Giving a look forward, the Bank’s Global Head of Asset Management, Kevin Parker, states:
Our specific strategies seek to invest in industries and companies that are involved in both the mitigation of, and the adaptation to, climate change. In mitigation, we look at industries that are in the energy efficiency and clean technology fields. In adaptation, we search for companies that work on adjusting to climate change.
Interestingly, the Bank examines different strategies and concludes that a diversified portfolio which includes a broad universe of companies exposed to climate change offers lower risk and volatility than a “pure play” that concentrates on investing in a narrower field of generally small cap, focused companies (e.g. clean-tech).

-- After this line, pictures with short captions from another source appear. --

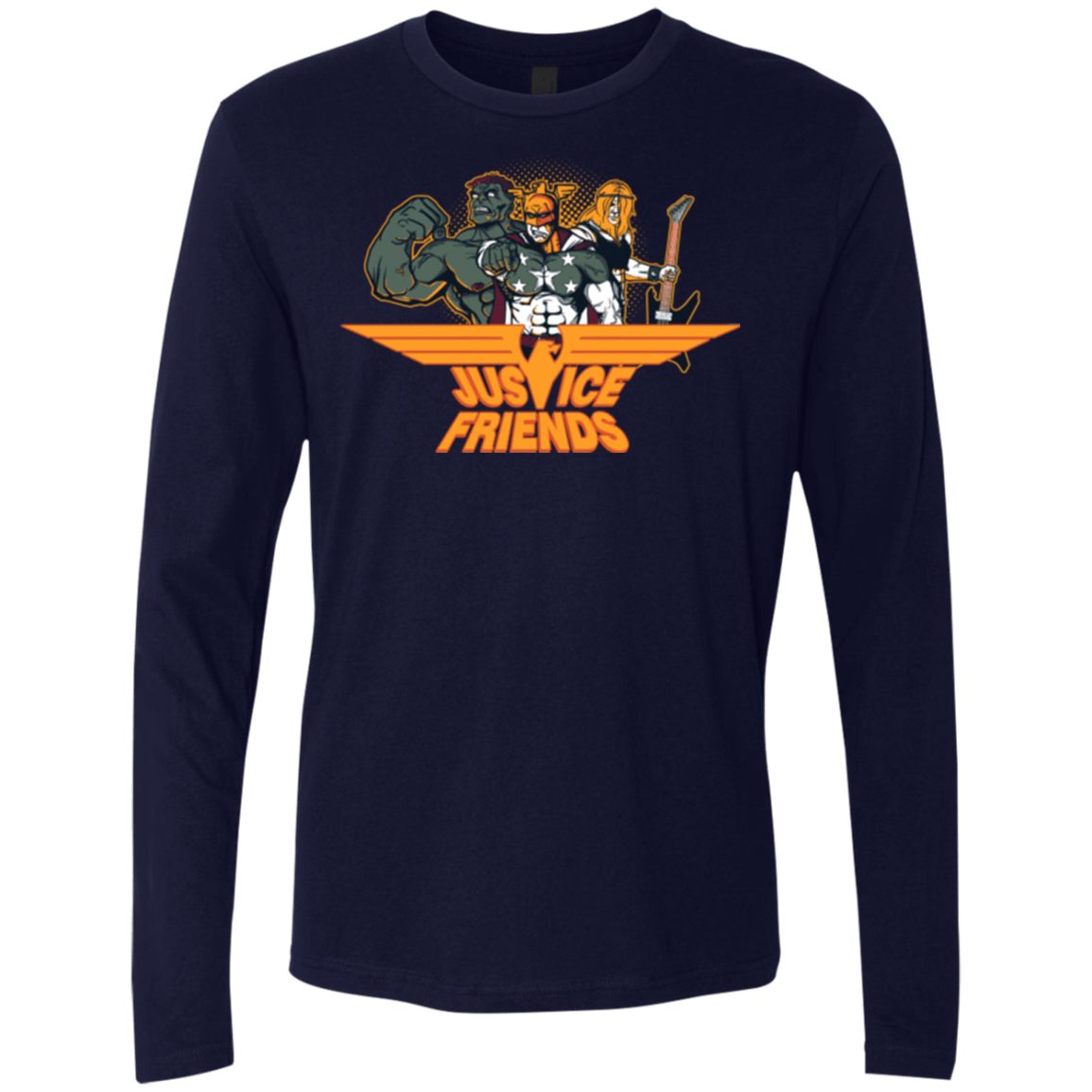T-Shirts Midnight Navy / S Justice Friends Men's Premium Long Sleeve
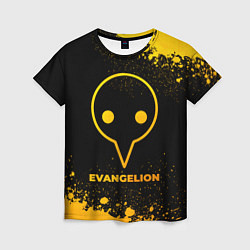 Женская футболка Evangelion - gold gradient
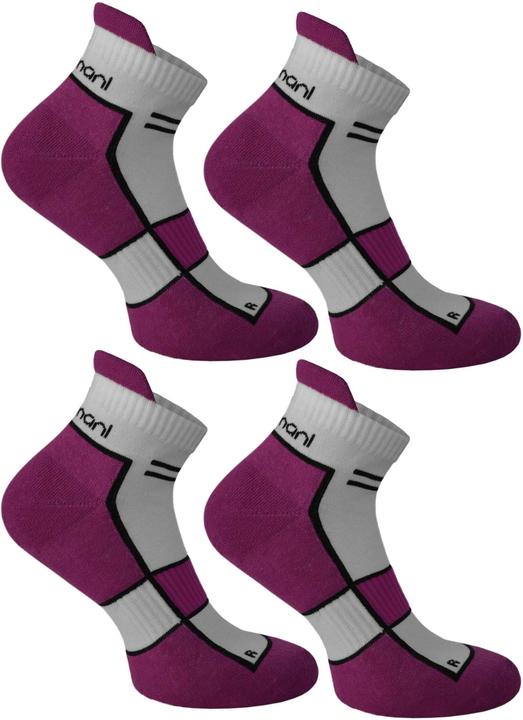 Produktbild Normani 4 Paar Running Sneaker mit Fersenlasche (4er Pack, 35 - 38)
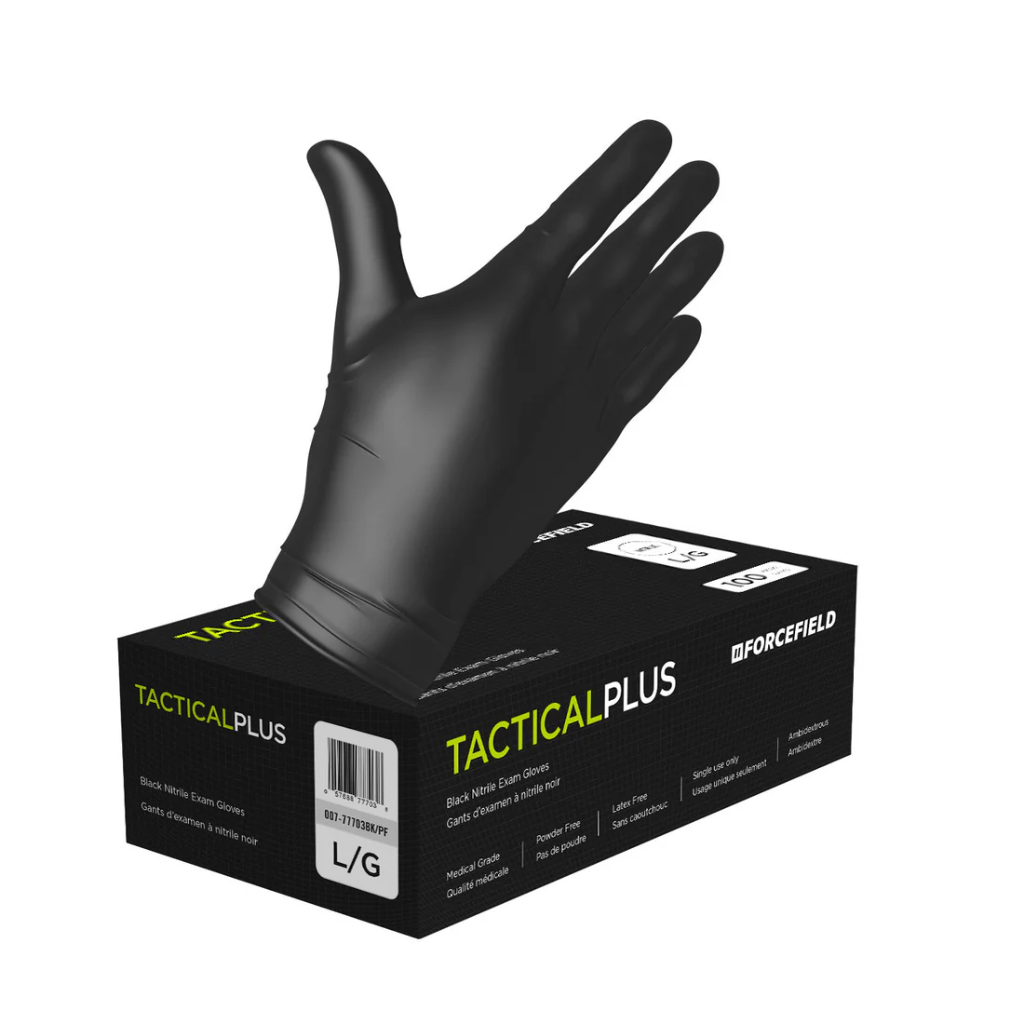 LAT-007-77701BK/PF#B SM Tactical Plus Black NT Gloves 100/box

Earlier this year, Citigroup, Lehman Brothers and UBS each provided similar takes on climate change and the investment opportunities it creates. Lehman Brothers report, The Business of Climate Change: Challenges and Opportunities may be the largest of the research papers, weighing in with 145 pages. (Neither Citigroup’s report, Climatic Consequences: Investment Implications of a Changing Climate, nor the UBS report, Climate Change: Beyond Whether appears to be available to non-clients.)

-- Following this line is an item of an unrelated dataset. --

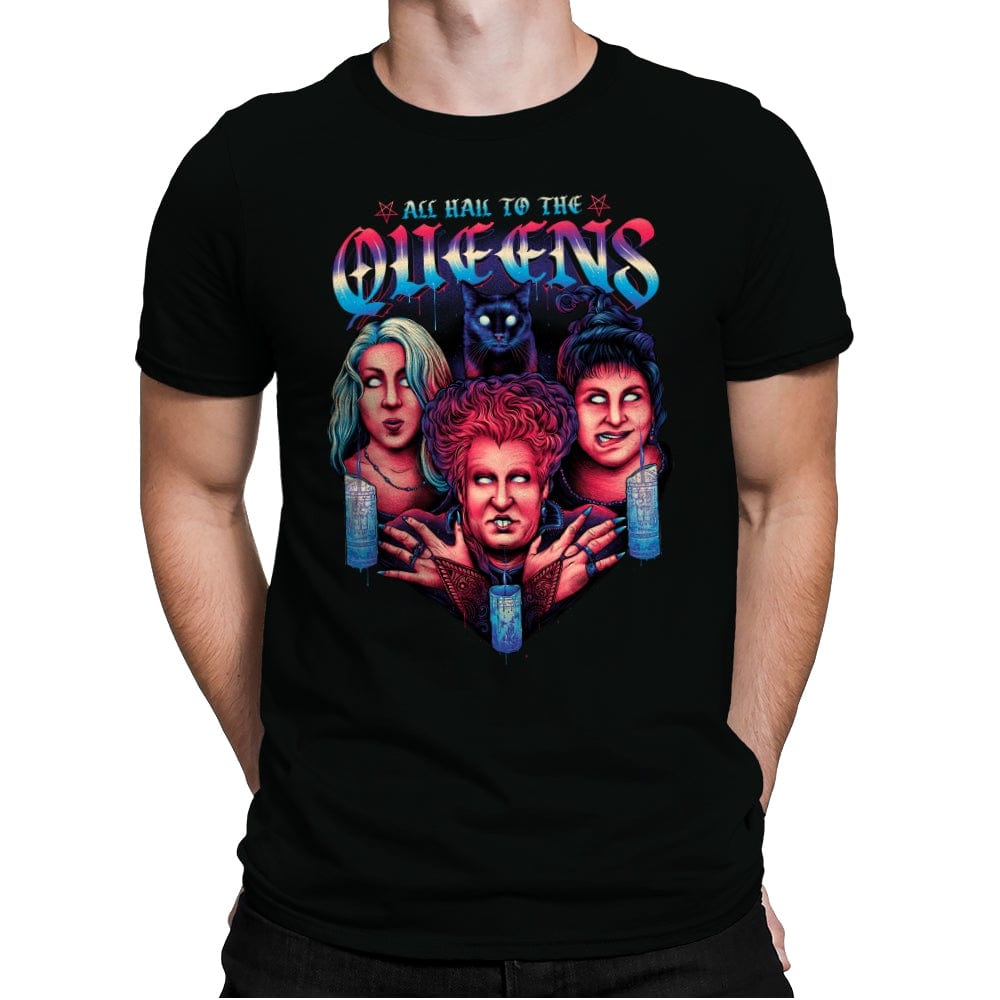 Queens of Halloween - Mens Premium T-Shirts RIPT Apparel Small / Black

During 2006, Toronto’s Sprott Asset Management provided research that examined the implications of abrupt climate change (see Investment Implications of Abrupt Climatic Change). The U.K.’s Carbon Trust also introduced two research efforts intended primarily to educate the institutional investment community (see Climate Change & Equity Valuations, and Climate Change and Shareholder Value).
All of these papers are similar in providing a brief summary of the science and emerging policy of climate change, identification of key themes or drivers and a broad brush review of the respective investment strategies. Where they differed was in the level of detail given in their recommendations. Citigroup’s report appears to advance the theme furthest, going so far as to name 74 companies in 21 sectors that the authors believe to be well-positioned to capture the opportunities climate change will bring.
If I had to recommend one paper to read, it would probably be The Business of Climate Change: Challenges and Opportunities, prepared by Lehman Bros. It’s the longest but also the most readable of the reports I've had access to.
(JPMorgan doesn’t appear to offer an omnibus report on climate change, but has established JPMorgan Climate Change Research as a sub-section of its Global Corporate Research and appears to be producing a steady stream of publicly accessible reports on specific issues and opportunities related to climate change.)
Lessons for sustainable energy investors
While each of the reports brings the respective institution’s spin to the issues, a number of common themes emerge for investing in sustainable energy.
· Energy and the energy system that develops in response to climate change policy and regulation are central to all of the investment themes explored by the Banks;
· While much of the current excitement in energy is focused on renewable energy and clean-tech, i.e. mitigation strategies, the Banks also urge a focus on investment in adaptation (although, most of these relate to companies outside of the energy sector);
· As might be expected, a key focus is on sustainable energy technologies, including:
o Renewables;
o Biofuels;
o Hydrogen technologies; and
o Energy efficiency;
· Emission efficient power generation (nuclear, coal gasification, carbon capture technologies).
None of the insights provided by these banks is particularly new or unexpected. However, it is informative to have each of the Banks pull their thoughts together in one place and its nice to know what the professionals are thinking.